> _INSTRUCTION_: Turn everything from the first of the lines below through the line that contains "Result: 189 meters" into a two-column CSV with the headers text and answer. Give one row per line and its answer, put each value in double quotes, and replace any line breaks inside a value with spaces.
::: RECORDS TO USE :::
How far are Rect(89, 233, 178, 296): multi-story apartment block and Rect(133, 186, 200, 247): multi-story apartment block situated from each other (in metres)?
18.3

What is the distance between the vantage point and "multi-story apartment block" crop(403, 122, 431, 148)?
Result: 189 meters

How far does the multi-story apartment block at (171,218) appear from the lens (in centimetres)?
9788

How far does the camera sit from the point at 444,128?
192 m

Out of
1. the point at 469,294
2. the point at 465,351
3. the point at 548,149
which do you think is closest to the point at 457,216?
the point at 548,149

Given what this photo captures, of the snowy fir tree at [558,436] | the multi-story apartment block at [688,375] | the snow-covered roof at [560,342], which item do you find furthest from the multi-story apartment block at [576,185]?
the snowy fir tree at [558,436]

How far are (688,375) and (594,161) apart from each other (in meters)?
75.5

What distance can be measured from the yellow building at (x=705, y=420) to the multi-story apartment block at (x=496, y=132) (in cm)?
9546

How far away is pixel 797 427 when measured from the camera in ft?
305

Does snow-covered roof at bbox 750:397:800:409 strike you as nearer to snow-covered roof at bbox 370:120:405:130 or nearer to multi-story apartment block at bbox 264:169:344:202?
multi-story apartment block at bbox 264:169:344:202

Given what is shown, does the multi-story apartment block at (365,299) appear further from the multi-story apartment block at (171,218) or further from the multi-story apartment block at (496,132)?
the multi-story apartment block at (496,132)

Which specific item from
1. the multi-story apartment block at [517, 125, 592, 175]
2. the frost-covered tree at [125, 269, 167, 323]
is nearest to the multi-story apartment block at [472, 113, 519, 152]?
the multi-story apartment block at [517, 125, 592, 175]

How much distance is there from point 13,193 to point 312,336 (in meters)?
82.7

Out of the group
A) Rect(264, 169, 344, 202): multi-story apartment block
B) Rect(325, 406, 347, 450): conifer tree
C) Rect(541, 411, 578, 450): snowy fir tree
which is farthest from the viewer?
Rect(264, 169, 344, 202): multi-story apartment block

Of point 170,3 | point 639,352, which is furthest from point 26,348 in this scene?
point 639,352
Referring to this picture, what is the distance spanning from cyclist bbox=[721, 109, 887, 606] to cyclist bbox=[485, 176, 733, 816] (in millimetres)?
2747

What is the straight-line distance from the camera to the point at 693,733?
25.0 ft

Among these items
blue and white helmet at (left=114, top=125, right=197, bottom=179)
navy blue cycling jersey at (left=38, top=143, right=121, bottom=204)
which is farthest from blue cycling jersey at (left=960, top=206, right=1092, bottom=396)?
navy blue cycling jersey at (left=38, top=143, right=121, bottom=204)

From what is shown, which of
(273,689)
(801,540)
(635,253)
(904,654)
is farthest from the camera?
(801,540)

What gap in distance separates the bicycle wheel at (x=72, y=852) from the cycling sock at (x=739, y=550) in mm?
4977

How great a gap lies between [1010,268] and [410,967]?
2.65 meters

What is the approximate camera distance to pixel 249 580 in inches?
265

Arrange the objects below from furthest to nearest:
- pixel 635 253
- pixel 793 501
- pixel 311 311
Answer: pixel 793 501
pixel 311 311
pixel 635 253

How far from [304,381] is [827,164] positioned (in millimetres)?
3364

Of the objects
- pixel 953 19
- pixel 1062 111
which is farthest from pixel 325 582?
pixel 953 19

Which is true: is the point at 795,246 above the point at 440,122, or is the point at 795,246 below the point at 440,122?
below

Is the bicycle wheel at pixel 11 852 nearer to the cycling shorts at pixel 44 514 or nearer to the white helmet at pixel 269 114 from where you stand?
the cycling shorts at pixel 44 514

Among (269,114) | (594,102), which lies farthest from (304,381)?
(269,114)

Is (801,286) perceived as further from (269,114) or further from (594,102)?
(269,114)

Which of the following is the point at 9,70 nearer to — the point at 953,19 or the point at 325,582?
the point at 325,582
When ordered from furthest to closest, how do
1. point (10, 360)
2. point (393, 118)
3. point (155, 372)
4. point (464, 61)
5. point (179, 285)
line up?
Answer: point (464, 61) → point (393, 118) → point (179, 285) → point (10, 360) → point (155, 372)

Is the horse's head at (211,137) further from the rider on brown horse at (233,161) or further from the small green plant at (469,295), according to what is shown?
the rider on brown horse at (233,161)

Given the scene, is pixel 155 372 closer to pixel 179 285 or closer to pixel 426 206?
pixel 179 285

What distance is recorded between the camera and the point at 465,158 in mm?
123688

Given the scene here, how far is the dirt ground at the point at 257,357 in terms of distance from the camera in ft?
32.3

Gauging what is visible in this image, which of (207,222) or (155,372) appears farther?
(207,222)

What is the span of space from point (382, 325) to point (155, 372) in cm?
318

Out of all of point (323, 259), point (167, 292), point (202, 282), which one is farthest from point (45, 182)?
:::
> _TASK SOLUTION_:
text,answer
"How far are Rect(89, 233, 178, 296): multi-story apartment block and Rect(133, 186, 200, 247): multi-story apartment block situated from each other (in metres)?","18.3"
"What is the distance between the vantage point and ""multi-story apartment block"" crop(403, 122, 431, 148)?","Result: 189 meters"